- [Dataset entries]
◇ ◇ ◇ ◇

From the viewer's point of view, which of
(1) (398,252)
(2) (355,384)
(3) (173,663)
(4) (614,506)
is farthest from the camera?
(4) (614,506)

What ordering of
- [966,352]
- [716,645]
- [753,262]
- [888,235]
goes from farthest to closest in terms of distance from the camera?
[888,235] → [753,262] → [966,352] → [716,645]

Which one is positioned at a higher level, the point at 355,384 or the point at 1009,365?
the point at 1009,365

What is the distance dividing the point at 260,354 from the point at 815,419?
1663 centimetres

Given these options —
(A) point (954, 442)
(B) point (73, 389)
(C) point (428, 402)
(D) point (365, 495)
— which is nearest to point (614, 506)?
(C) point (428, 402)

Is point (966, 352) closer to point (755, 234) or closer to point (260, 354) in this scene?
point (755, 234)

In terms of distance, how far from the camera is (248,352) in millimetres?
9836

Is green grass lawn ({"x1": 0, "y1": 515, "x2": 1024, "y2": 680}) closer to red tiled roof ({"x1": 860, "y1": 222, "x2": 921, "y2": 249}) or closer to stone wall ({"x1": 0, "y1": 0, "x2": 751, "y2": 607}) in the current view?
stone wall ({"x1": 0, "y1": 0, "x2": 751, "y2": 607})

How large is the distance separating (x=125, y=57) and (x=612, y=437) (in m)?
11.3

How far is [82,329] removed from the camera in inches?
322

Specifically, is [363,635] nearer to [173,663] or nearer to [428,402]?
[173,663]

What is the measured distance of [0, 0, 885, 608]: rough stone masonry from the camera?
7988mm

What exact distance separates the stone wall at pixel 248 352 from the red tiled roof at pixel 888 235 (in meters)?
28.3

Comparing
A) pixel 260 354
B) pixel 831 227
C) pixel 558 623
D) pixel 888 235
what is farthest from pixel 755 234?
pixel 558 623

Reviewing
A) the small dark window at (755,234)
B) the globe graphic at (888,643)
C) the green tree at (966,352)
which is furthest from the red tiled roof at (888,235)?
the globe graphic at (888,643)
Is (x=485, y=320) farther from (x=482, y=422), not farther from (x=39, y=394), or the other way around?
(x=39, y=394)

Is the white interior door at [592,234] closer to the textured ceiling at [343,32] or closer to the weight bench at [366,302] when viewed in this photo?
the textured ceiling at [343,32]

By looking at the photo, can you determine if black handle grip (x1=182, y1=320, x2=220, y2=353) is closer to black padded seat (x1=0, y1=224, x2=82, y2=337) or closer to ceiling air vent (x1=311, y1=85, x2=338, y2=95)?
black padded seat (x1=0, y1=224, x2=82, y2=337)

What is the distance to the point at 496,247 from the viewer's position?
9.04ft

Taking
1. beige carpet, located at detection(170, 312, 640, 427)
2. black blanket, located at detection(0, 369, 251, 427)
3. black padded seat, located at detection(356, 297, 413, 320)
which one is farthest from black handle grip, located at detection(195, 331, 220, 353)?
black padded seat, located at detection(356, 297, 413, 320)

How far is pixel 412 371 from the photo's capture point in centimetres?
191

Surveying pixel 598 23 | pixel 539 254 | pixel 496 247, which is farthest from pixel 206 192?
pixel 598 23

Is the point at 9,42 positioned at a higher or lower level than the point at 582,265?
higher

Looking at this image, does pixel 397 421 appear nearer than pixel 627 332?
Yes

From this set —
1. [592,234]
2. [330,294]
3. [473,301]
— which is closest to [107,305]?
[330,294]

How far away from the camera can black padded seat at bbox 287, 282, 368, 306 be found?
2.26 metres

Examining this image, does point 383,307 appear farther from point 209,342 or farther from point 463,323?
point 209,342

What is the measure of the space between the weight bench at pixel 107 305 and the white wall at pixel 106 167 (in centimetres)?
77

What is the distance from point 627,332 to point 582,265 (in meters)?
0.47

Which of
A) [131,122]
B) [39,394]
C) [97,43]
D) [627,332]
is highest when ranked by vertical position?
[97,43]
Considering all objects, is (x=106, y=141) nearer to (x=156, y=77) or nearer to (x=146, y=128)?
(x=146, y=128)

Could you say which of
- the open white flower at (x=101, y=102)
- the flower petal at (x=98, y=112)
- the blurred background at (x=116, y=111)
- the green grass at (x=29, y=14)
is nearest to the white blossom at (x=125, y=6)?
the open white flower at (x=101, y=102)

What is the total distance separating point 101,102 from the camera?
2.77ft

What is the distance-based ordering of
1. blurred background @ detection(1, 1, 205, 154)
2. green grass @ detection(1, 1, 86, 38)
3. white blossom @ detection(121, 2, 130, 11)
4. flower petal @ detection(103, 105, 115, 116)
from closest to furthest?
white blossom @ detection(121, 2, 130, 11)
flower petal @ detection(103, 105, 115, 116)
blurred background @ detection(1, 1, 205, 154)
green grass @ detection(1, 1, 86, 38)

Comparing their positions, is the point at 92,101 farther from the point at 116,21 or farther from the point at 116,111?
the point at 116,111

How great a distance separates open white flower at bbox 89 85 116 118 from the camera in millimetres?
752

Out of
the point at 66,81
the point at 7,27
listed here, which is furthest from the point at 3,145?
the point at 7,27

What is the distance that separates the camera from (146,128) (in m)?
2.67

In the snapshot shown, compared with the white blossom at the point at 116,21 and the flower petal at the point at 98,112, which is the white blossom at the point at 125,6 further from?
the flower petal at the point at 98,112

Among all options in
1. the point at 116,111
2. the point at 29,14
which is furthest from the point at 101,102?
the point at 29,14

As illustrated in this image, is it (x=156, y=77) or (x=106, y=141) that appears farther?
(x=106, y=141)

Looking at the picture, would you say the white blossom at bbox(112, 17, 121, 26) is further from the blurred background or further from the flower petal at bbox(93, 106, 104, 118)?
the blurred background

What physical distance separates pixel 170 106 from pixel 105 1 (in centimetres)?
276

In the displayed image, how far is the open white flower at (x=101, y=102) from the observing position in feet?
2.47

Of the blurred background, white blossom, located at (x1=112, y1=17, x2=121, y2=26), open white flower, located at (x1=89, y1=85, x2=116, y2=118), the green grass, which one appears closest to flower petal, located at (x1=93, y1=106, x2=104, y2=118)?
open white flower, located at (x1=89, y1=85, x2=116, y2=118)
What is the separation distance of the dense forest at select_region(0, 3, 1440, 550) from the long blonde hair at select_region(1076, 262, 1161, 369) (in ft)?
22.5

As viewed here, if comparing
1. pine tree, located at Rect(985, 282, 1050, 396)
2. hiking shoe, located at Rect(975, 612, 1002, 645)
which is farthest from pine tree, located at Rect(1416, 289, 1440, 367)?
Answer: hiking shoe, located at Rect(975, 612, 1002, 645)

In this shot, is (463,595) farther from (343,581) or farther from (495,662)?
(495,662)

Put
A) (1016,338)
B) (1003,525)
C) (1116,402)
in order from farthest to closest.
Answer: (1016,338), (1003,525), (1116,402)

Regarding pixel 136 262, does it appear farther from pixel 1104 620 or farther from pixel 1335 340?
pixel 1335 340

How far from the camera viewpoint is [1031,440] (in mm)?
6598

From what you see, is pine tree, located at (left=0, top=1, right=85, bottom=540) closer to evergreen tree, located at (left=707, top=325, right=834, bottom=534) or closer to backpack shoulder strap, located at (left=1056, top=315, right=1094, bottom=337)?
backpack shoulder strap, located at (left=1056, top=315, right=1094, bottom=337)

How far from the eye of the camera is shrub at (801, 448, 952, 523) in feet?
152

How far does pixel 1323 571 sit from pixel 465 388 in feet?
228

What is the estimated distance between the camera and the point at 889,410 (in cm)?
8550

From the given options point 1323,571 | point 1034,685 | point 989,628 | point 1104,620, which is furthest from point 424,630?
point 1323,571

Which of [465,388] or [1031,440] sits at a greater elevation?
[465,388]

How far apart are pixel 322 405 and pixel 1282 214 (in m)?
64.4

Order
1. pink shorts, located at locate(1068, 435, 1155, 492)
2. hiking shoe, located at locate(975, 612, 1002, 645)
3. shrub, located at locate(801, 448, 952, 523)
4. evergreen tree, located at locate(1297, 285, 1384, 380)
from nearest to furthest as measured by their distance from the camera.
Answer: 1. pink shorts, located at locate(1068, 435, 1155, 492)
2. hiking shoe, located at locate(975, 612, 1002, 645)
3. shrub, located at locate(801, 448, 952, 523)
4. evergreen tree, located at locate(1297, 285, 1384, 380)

◇ ◇ ◇ ◇

- [INSTRUCTION] Reproduce the entries from the line containing "Which of [465,388]" through the end of the entries, substituting "height" for "elevation" and leaving everything else unchanged.

- [COMPLETED TASK]
Which of [465,388] or [1031,440] sits at a greater height?
[465,388]

How far apart are pixel 322 405 and pixel 1282 214 (in m)?
64.4

Order
1. pink shorts, located at locate(1068, 435, 1155, 492)
2. hiking shoe, located at locate(975, 612, 1002, 645)
3. shrub, located at locate(801, 448, 952, 523)
4. evergreen tree, located at locate(1297, 285, 1384, 380)
from nearest to furthest as measured by their distance from the camera.
Answer: 1. pink shorts, located at locate(1068, 435, 1155, 492)
2. hiking shoe, located at locate(975, 612, 1002, 645)
3. shrub, located at locate(801, 448, 952, 523)
4. evergreen tree, located at locate(1297, 285, 1384, 380)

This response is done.